■ **DOCUMENT SEGMENT**

————

1. First We install the TensorFlow library, which is commonly used for machine learning and deep learning tasks.
2. OpenCV library - Used in image processing and performing computer vision tasks. It is an open-source library that can be used to perform tasks like face detection, objection tracking, landmark detection, and much more
3. Mediapipe library, a library by Google that simplifies the development of applications for detecting and tracking various keypoints on the human body.
4.  Python os module, which provides a way of using operating system-dependent functionality, like reading or writing to the file system.
5.  NumPy library, which provides support for large, multi-dimensional arrays and matrices, along with mathematical functions.
6.  Pandas library, a powerful data manipulation and analysis library.

In [18]:
!python -m pip install mediapipe



In [None]:
! pip install tensorflow
! pip install opencv-python
!pip install mediapipe

import os
os.environ['TF_CPP_MIN_LOG_LEVEL'] = '3'
import tensorflow as tf
import cv2
import mediapipe as mp

from keras.models import load_model #function from the Keras library, which is used for loading pre-trained machine learning models
import numpy as np
import time #  allows you to measure and control the time taken by various operations.

————

■ **DATA EXTRACT**
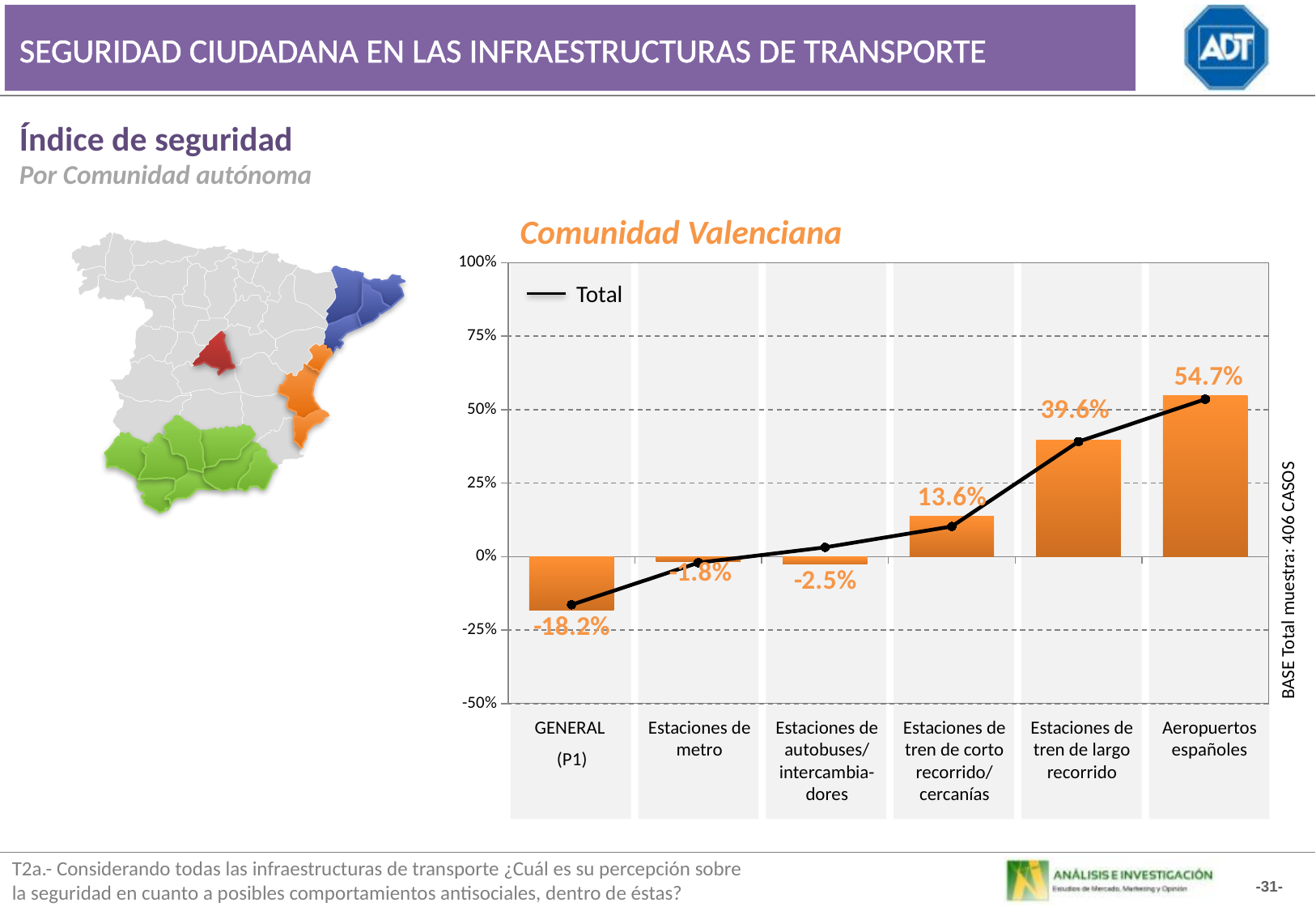
Which category has the lowest bar value in the Comunidad Valenciana chart? GENERAL (P1) How many series does the legend of the Comunidad Valenciana chart list? 1 What is the value of the bar for GENERAL (P1) in the Comunidad Valenciana chart? -18.2% Which bar value is larger: Estaciones de tren de corto recorrido/cercanías or Estaciones de autobuses/intercambiadores? Estaciones de tren de corto recorrido/cercanías Is the Total line value for Aeropuertos españoles greater or less than 50%? greater What is the value of the bar for Estaciones de metro? -1.8% Do the bar values generally rise or fall from left to right across the categories after GENERAL (P1)? rise Which category has the highest bar value in the Comunidad Valenciana chart? Aeropuertos españoles What is the difference between the bar values for Aeropuertos españoles and Estaciones de tren de largo recorrido? 15.1% What is the value of the bar for Aeropuertos españoles in the Comunidad Valenciana chart? 54.7% How many categories are shown on the x axis of the Comunidad Valenciana chart? 6 What is the value of the bar for Estaciones de tren de largo recorrido? 39.6%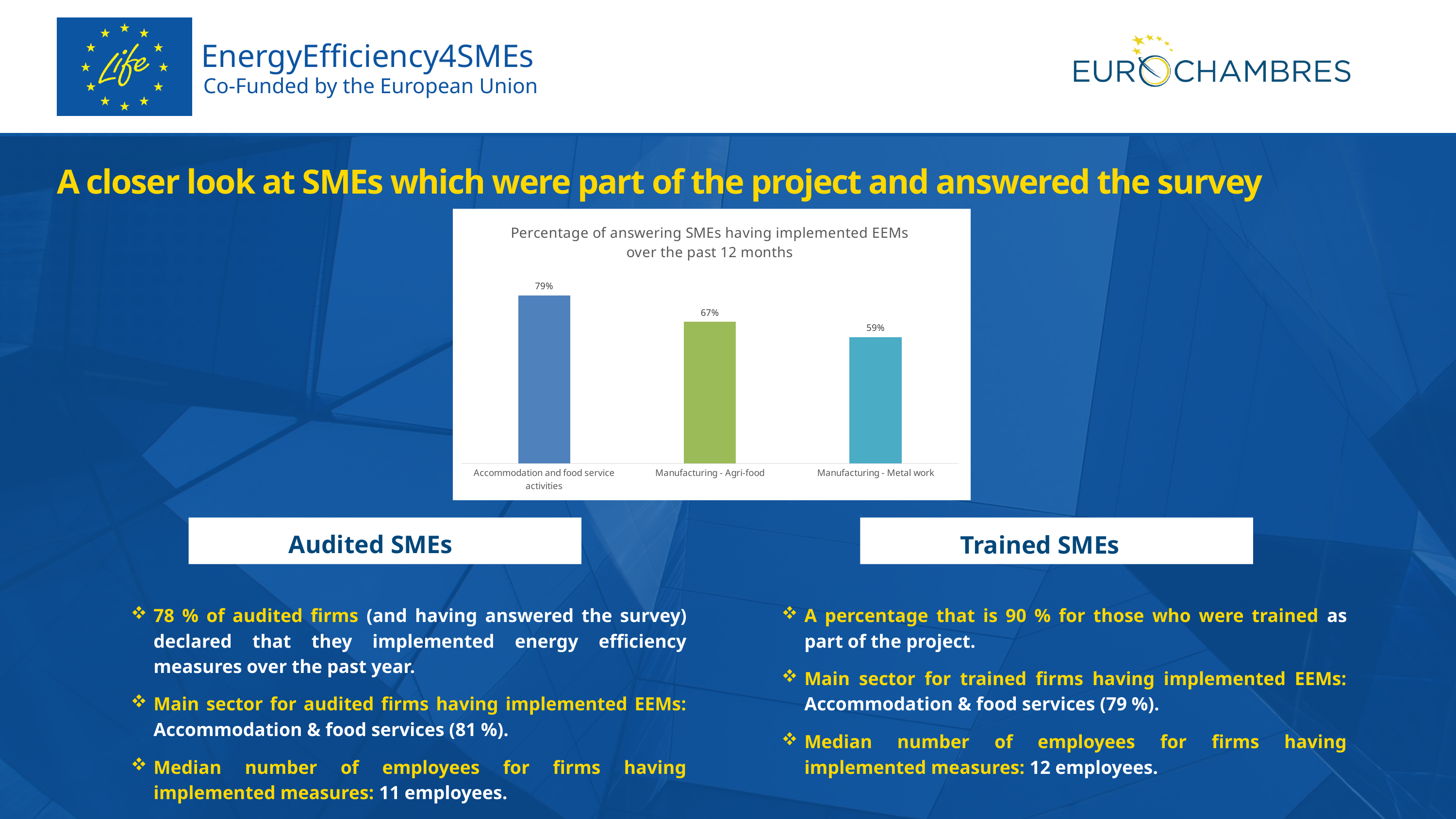
What is the difference between the values for Manufacturing - Agri-food and Manufacturing - Metal work? 8% What is the value for Manufacturing - Metal work? 59% Do the values rise or fall from left to right across the categories? Fall What is the value for Manufacturing - Agri-food? 67% How many categories are shown in the chart? 3 What kind of chart is shown on the slide? Bar chart Which is larger, the value for Manufacturing - Agri-food or Manufacturing - Metal work? Manufacturing - Agri-food Which category has the lowest percentage? Manufacturing - Metal work What is the difference between the values for Accommodation and food service activities and Manufacturing - Metal work? 20% What is the value for Accommodation and food service activities? 79% Which category has the highest percentage? Accommodation and food service activities What is the title of the chart? Percentage of answering SMEs having implemented EEMs over the past 12 months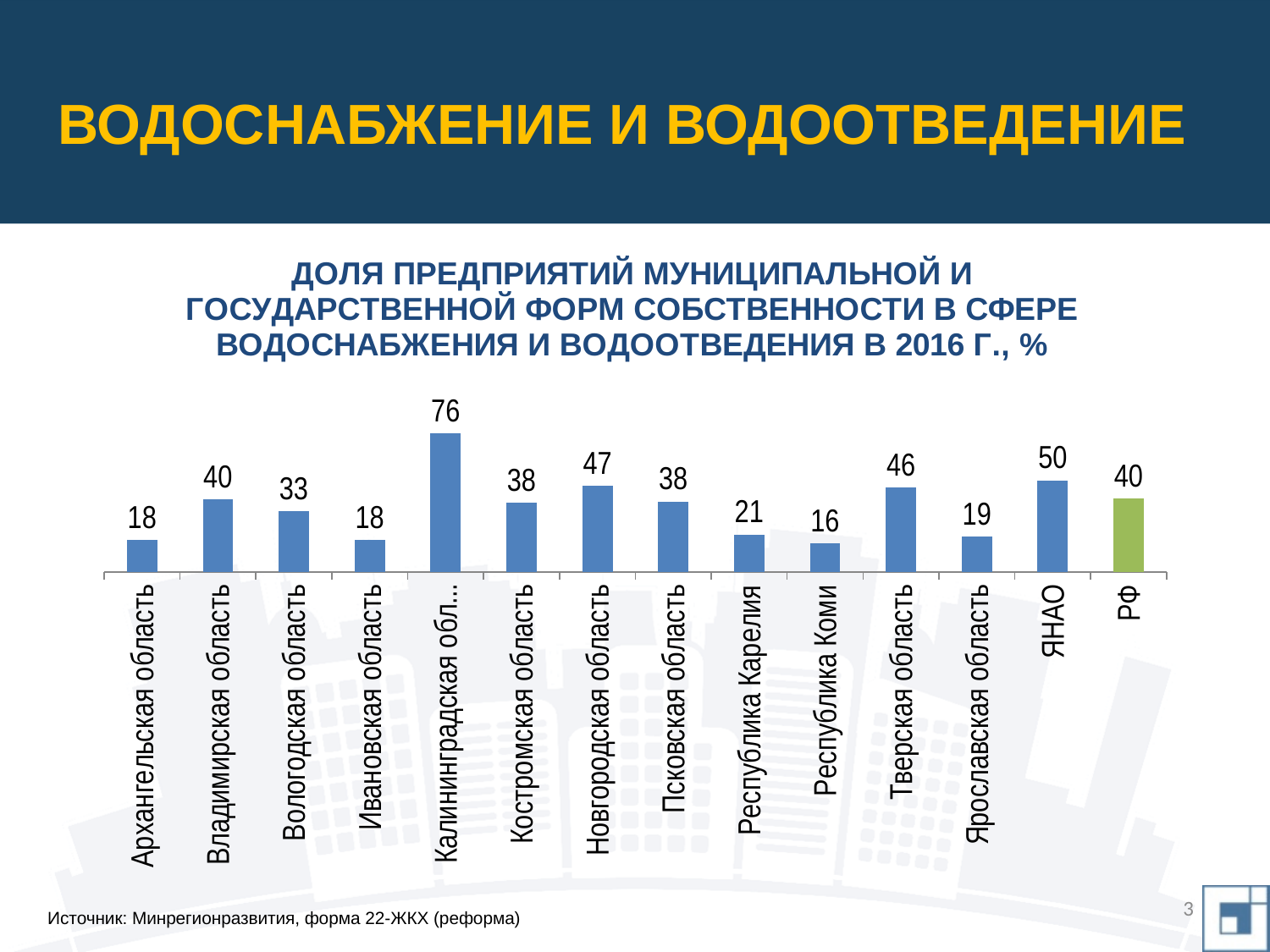
Which category has the highest value? Калининградская обл... Which bar is shown in a different colour (green) from the others? РФ What is the value for РФ? 40 What kind of chart is shown on the slide? bar chart Which category has the lowest value? Республика Коми How many categories are shown on the x axis? 14 What is the value for Новгородская область? 47 What is the difference between the values for Тверская область and Ярославская область? 27 Which is larger, the value for Вологодская область or the value for Костромская область? Костромская область What is the value for ЯНАО? 50 What is the value for Республика Коми? 16 What is the difference between the value for ЯНАО and the value for РФ? 10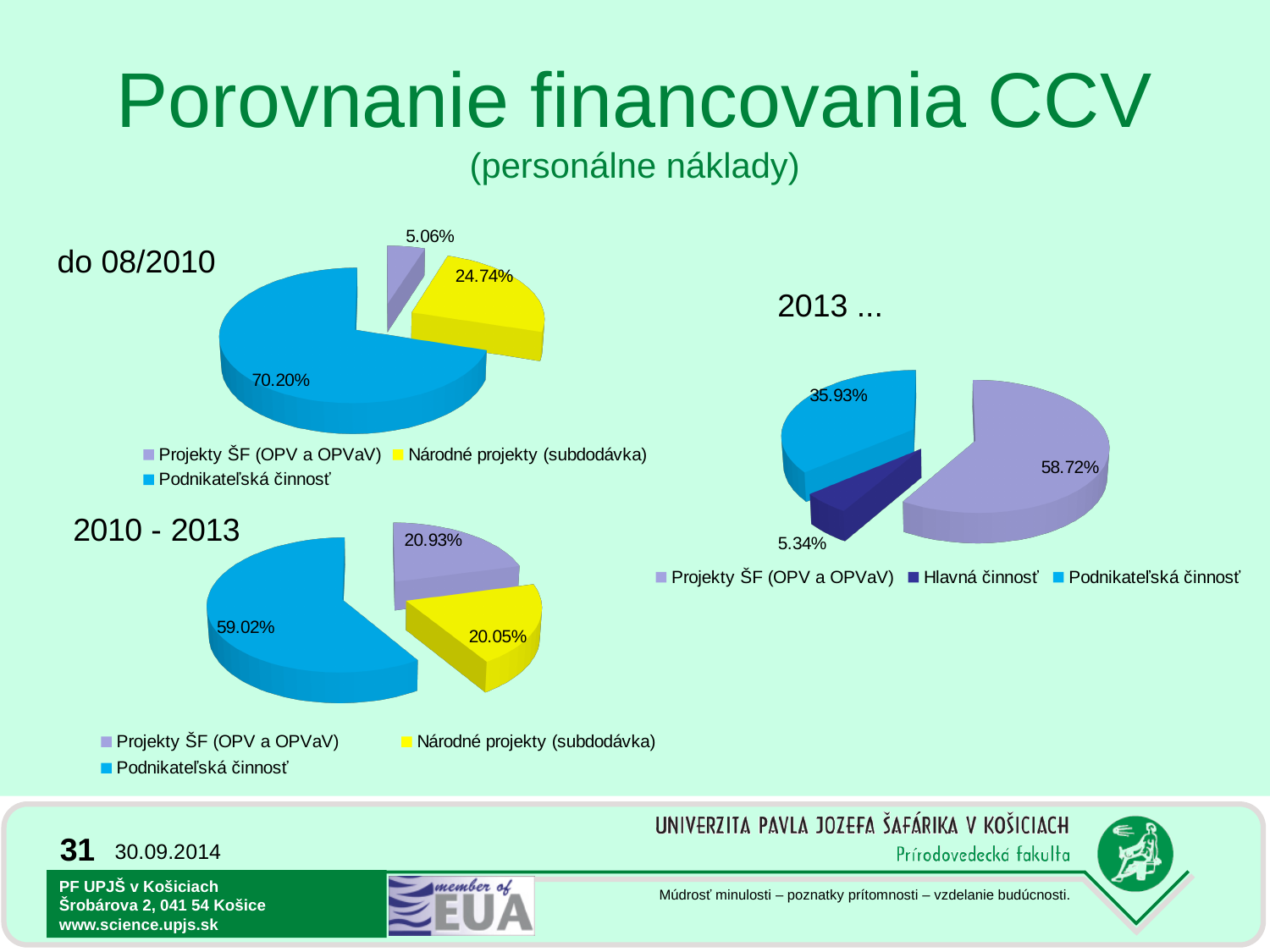
In the 'do 08/2010' pie chart, what share does Podnikateľská činnosť have? 70.20% What type of chart is used for the 'do 08/2010' data? Pie chart How many entries does the legend of the '2013 ...' chart list? 3 In the 'do 08/2010' pie chart, what share does Projekty ŠF (OPV a OPVaV) have? 5.06% In the '2013 ...' pie chart, what share does Hlavná činnosť have? 5.34% In the '2013 ...' pie chart, which is larger: Podnikateľská činnosť or Hlavná činnosť? Podnikateľská činnosť In the '2010 - 2013' pie chart, which category has the smallest share? Národné projekty (subdodávka) In the 'do 08/2010' pie chart, what is the difference between the shares of Podnikateľská činnosť and Národné projekty (subdodávka)? 45.46% In the '2010 - 2013' pie chart, what share does Národné projekty (subdodávka) have? 20.05% How many slices does the '2010 - 2013' pie chart have? 3 In the '2013 ...' pie chart, which category has the largest share? Projekty ŠF (OPV a OPVaV) In the '2013 ...' pie chart, which category is shown in dark blue? Hlavná činnosť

————

■ **APPLY WHAT YOU READ**
1: Answer these questions about the notebook excerpt on library setup:
(a) According to the excerpt, what kind of applications does the Mediapipe library simplify the development of?
(b) Which environment variable does the code set, and to what value?
(c) Which function is imported from keras.models?
2: In the notebook excerpt on library setup, take the part that opens with the words "1. First We" and closes with "and analysis library.". Write it out again, changing "matrices" to "tensors".
3: Carry on the notebook excerpt on library setup, beginning right after its final line of code.

■ **ANSWERS GIVEN**
1:
(a) Applications for detecting and tracking various keypoints on the human body.
(b) TF_CPP_MIN_LOG_LEVEL, set to '3'.
(c) load_model.

2:
1. First We install the TensorFlow library, which is commonly used for machine learning and deep learning tasks.
2. OpenCV library - Used in image processing and performing computer vision tasks. It is an open-source library that can be used to perform tasks like face detection, objection tracking, landmark detection, and much more
3. Mediapipe library, a library by Google that simplifies the development of applications for detecting and tracking various keypoints on the human body.
4.  Python os module, which provides a way of using operating system-dependent functionality, like reading or writing to the file system.
5.  NumPy library, which provides support for large, multi-dimensional arrays and tensors, along with mathematical functions.
6.  Pandas library, a powerful data manipulation and analysis library.

3:
import pandas as pd

We Have:
- An instance of the Hands class (hands) for hand tracking.
- The drawing_utils module (mp_drawing) for drawing landmarks and connections on images.
- A video capture object (cap) that can be used to capture frames from the camera.

In [None]:
model = load_model('/content/drive/MyDrive/signlangmod.h5')

mphands = mp.solutions.hands
hands = mphands.Hands()
mp_drawing = mp.solutions.drawing_utils
cap = cv2.VideoCapture(0)

_, frame = cap.read() #Reads the first frame from the camera.

h, w, c = frame.shape # Retrieves the height, width, and number of channels of the captured frame.

img_counter = 0 #A counter to keep track of the captured frames.
analysisframe = '' # A variable that might be used for processing or analyzing frames.
letterpred = ['A', 'B', 'C', 'D', 'E', 'F', 'G', 'H', 'I', 'K', 'L', 'M', 'N', 'O', 'P', 'Q', 'R', 'S', 'T', 'U', 'V', 'W', 'X', 'Y'] #A list of letters representing the classes for sign language recognition.

In [None]:
while True:
    _, frame = cap.read()

    k = cv2.waitKey(1)
    if k%256 == 27:
        # ESC pressed
        print("Escape hit, closing...")
        break
    elif k%256 == 32:
        # SPACE pressed
        analysisframe = frame
        showframe = analysisframe
        cv2.imshow("Frame", showframe)
        framergbanalysis = cv2.cvtColor(analysisframe, cv2.COLOR_BGR2RGB)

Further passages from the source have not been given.